*Exercise prompt:*
Rewrite the data starting with the line that contains "From this still" and going on through the line that contains "324 centimetres", changing "tire" to "wheel" and leaving everything else unchanged.

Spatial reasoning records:
▬▬▬▬▬▬▬▬▬▬
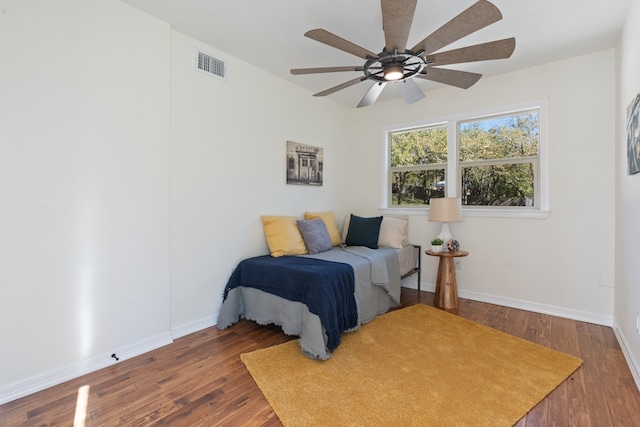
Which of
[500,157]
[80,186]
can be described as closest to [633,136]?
[500,157]

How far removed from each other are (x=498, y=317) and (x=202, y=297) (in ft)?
9.36

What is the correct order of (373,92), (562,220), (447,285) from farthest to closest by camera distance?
(447,285) → (562,220) → (373,92)

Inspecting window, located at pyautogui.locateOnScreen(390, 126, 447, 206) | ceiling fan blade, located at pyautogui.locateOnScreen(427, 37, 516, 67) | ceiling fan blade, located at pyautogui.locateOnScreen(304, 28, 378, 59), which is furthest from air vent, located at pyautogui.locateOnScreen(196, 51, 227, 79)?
window, located at pyautogui.locateOnScreen(390, 126, 447, 206)

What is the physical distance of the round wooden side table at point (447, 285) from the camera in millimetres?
3287

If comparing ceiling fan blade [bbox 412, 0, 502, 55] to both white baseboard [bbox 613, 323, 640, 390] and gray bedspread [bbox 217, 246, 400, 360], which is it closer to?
gray bedspread [bbox 217, 246, 400, 360]

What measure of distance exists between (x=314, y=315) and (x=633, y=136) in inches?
95.9

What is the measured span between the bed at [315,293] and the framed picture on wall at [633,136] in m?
1.96

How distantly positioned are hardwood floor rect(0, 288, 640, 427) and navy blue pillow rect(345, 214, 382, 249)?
151 cm

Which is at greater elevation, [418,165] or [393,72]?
[393,72]

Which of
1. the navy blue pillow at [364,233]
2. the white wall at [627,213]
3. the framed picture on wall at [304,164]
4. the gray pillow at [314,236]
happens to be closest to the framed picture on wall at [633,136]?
the white wall at [627,213]

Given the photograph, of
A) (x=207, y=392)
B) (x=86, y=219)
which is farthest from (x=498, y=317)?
(x=86, y=219)

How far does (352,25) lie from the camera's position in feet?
8.05

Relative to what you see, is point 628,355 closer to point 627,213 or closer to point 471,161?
point 627,213

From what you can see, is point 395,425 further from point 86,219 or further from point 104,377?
point 86,219
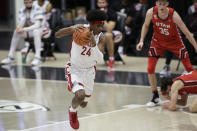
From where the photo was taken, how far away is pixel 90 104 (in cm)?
829

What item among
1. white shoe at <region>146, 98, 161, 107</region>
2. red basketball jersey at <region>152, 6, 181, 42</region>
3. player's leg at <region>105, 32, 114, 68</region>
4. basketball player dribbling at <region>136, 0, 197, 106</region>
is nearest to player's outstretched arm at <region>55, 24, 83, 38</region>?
basketball player dribbling at <region>136, 0, 197, 106</region>

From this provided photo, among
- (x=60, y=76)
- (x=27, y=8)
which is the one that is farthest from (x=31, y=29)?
(x=60, y=76)

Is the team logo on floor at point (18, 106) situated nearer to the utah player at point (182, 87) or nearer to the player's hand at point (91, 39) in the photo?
the utah player at point (182, 87)

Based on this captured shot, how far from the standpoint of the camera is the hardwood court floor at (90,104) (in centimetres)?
686

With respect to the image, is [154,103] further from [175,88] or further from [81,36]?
[81,36]

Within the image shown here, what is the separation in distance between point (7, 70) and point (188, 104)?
520 cm

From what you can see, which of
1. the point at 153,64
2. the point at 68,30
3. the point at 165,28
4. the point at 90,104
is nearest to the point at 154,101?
the point at 153,64

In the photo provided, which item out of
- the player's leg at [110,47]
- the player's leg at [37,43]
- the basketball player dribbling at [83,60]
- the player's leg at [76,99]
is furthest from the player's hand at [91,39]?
the player's leg at [37,43]

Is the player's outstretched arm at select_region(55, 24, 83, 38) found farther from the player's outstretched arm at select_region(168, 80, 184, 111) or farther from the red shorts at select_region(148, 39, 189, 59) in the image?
the red shorts at select_region(148, 39, 189, 59)

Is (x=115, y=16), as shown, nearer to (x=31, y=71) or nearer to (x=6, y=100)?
(x=31, y=71)

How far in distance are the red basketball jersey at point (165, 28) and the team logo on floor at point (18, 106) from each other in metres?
2.15

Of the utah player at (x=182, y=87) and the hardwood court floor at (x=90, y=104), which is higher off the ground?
the utah player at (x=182, y=87)

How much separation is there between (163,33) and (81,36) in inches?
97.4

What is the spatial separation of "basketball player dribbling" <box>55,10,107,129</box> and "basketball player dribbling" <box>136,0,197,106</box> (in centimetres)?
182
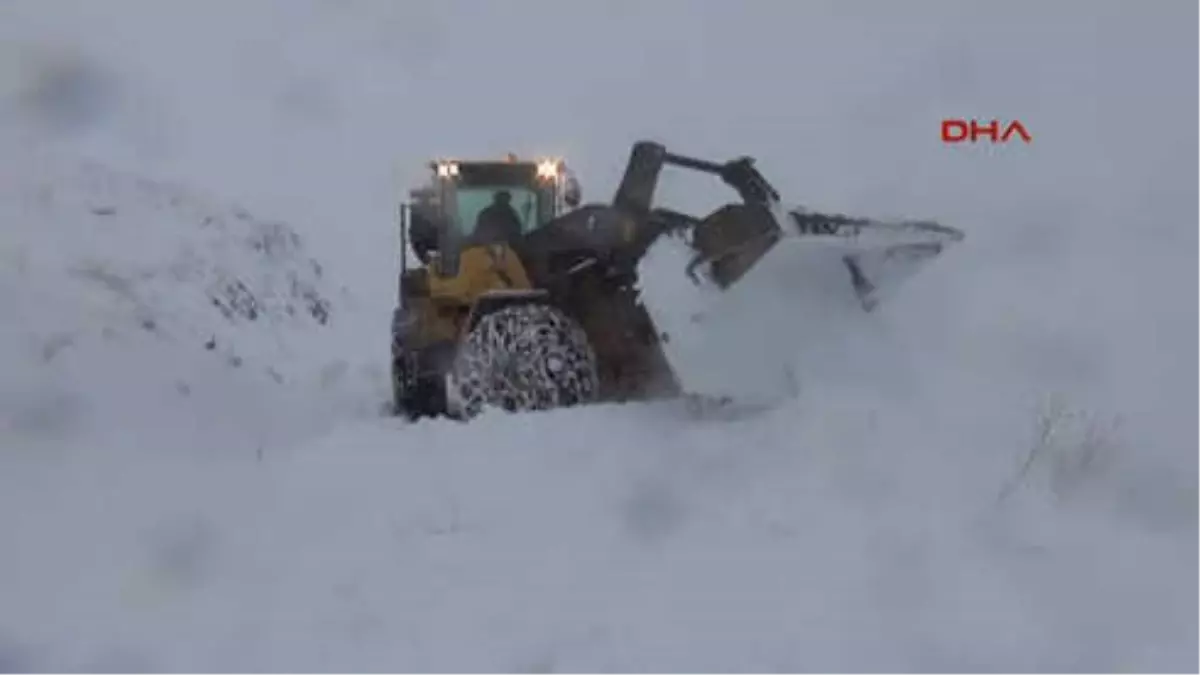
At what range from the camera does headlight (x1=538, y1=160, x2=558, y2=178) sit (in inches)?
391

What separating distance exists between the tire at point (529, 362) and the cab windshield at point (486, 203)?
5.65 ft

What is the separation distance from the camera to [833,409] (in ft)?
21.7

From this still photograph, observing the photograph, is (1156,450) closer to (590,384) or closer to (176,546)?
(590,384)

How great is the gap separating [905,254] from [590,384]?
1.79 metres

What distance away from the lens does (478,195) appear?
9.85 meters

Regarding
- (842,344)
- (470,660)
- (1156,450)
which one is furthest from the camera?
(842,344)

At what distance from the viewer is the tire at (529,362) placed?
786 cm

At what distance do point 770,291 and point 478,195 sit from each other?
324 centimetres

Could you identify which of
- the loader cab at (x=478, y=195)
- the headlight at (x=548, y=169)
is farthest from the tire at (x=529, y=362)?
the headlight at (x=548, y=169)

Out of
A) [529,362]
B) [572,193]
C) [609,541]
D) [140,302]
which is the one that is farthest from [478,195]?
[609,541]

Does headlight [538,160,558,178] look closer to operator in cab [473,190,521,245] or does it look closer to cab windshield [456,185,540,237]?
cab windshield [456,185,540,237]

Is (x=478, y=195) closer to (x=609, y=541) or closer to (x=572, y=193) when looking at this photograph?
(x=572, y=193)

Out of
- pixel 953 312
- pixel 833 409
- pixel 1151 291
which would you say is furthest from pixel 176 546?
pixel 1151 291

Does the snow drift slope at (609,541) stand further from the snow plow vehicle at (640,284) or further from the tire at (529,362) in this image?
the tire at (529,362)
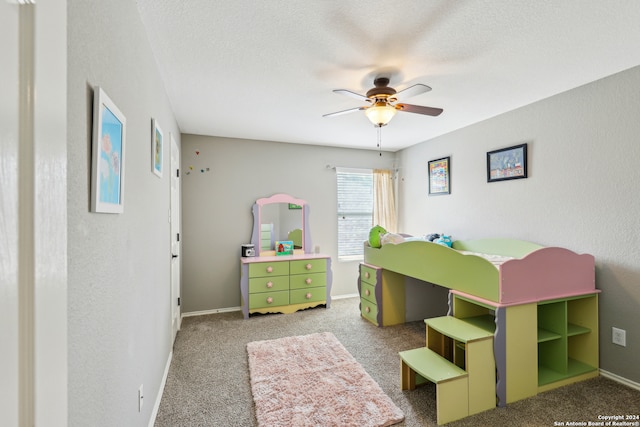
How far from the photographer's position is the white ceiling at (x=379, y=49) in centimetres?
161

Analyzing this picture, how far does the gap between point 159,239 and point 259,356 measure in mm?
1369

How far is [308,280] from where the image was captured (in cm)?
403

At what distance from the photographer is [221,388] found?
227 centimetres

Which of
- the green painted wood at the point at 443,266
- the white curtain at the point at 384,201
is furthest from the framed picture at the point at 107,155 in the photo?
the white curtain at the point at 384,201

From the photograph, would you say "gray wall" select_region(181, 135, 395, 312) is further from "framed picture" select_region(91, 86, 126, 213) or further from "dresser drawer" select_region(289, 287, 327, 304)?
"framed picture" select_region(91, 86, 126, 213)

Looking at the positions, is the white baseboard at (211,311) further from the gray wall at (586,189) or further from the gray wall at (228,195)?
the gray wall at (586,189)

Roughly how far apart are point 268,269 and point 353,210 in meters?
1.70

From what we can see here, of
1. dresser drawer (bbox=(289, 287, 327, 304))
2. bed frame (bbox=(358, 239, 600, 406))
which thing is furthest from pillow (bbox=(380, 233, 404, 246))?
dresser drawer (bbox=(289, 287, 327, 304))

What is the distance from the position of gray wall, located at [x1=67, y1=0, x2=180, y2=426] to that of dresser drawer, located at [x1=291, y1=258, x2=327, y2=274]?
6.79 ft

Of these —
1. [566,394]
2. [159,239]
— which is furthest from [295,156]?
[566,394]

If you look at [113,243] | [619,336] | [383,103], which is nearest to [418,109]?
[383,103]

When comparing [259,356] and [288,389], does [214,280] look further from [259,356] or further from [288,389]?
[288,389]

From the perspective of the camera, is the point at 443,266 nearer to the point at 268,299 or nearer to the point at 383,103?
the point at 383,103

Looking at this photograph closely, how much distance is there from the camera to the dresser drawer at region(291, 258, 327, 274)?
13.1ft
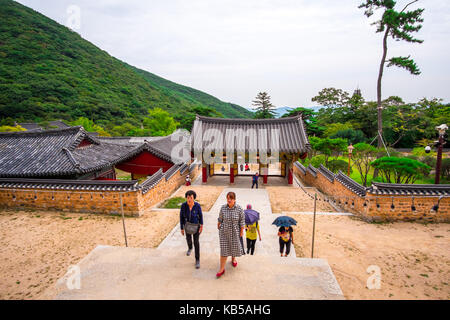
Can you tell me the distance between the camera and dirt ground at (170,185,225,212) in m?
11.4

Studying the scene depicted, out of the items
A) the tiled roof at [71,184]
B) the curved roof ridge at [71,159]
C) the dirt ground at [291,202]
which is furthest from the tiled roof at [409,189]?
the curved roof ridge at [71,159]

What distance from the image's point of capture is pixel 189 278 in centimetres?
413

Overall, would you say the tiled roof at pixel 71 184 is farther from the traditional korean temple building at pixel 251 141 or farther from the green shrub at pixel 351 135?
the green shrub at pixel 351 135

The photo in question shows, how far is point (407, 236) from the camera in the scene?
7457 mm

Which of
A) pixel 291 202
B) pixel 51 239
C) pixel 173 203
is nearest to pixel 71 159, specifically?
pixel 51 239

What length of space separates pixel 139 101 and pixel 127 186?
75.6 m

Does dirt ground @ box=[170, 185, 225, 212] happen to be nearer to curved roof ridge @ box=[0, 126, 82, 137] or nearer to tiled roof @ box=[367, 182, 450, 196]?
curved roof ridge @ box=[0, 126, 82, 137]

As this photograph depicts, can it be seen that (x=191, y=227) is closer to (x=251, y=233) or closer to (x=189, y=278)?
(x=189, y=278)

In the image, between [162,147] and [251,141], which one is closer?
[251,141]

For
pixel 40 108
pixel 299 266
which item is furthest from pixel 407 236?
pixel 40 108

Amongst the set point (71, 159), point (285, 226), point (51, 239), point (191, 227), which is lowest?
point (51, 239)

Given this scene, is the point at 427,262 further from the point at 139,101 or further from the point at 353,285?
the point at 139,101

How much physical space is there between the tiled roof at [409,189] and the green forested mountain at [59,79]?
156ft

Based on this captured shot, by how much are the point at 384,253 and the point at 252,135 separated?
11.1m
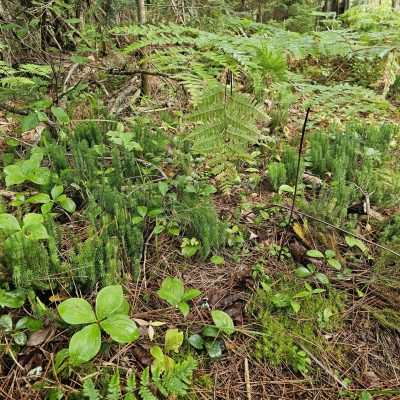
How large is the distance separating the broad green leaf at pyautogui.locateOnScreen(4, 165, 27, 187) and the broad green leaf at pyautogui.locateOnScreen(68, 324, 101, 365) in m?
1.17

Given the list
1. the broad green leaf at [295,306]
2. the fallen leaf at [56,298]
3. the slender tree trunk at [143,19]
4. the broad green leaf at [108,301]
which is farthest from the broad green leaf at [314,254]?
the slender tree trunk at [143,19]

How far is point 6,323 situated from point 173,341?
2.46ft

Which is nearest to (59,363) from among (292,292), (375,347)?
(292,292)

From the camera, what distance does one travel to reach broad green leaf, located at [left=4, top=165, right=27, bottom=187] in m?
2.12

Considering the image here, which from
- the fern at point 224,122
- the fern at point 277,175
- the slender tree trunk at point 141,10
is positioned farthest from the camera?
the slender tree trunk at point 141,10

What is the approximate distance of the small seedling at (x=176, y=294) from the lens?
1.69 meters

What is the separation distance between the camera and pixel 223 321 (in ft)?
5.57

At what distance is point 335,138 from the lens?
314cm

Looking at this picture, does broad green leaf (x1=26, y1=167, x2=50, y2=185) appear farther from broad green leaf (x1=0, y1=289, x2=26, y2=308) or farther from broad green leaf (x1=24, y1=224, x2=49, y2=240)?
broad green leaf (x1=0, y1=289, x2=26, y2=308)

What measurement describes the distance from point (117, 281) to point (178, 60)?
1.14m

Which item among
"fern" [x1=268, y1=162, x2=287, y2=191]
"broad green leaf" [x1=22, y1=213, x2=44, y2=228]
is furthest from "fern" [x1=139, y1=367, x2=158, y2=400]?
"fern" [x1=268, y1=162, x2=287, y2=191]

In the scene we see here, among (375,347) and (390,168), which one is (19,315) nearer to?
(375,347)

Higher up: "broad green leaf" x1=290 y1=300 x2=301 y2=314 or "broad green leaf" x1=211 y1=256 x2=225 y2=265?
"broad green leaf" x1=211 y1=256 x2=225 y2=265

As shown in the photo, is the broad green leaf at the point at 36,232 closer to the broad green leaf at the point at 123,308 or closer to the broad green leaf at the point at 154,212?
the broad green leaf at the point at 123,308
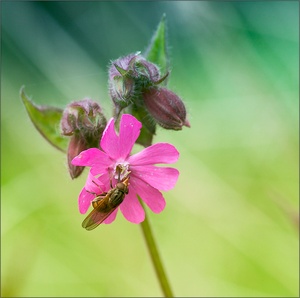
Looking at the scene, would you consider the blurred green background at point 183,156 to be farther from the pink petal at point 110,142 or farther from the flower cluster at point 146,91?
the pink petal at point 110,142

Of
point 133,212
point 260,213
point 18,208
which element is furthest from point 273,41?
point 133,212

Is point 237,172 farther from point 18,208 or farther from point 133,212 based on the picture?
point 133,212

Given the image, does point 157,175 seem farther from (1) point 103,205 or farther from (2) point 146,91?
(2) point 146,91

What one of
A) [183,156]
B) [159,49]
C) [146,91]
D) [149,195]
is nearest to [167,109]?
[146,91]

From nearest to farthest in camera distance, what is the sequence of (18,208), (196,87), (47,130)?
(47,130) → (18,208) → (196,87)

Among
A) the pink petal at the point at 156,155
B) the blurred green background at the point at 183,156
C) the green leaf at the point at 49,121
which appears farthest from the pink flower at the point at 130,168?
the blurred green background at the point at 183,156
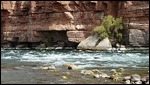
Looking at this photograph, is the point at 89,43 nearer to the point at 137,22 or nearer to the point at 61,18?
the point at 137,22

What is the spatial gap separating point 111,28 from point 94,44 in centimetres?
480

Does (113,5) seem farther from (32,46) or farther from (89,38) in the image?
(32,46)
▬▬▬▬▬▬▬▬▬▬
*Expected answer:*
From this still photograph, observing the photograph, is (1156,450) closer to (590,384) or closer to (176,546)?
(590,384)

How great is the gap separating [905,254] from [590,384]?
1.79 metres

What distance away from the lens does (478,195) appear?
9.85 meters

Regarding
- (842,344)
- (470,660)
- (1156,450)
which one is furthest from the camera?
(842,344)

At what distance from the viewer is the wheel at (529,362) placed?
786 cm

At what distance do point 770,291 and point 478,195 sit from each other?
324 centimetres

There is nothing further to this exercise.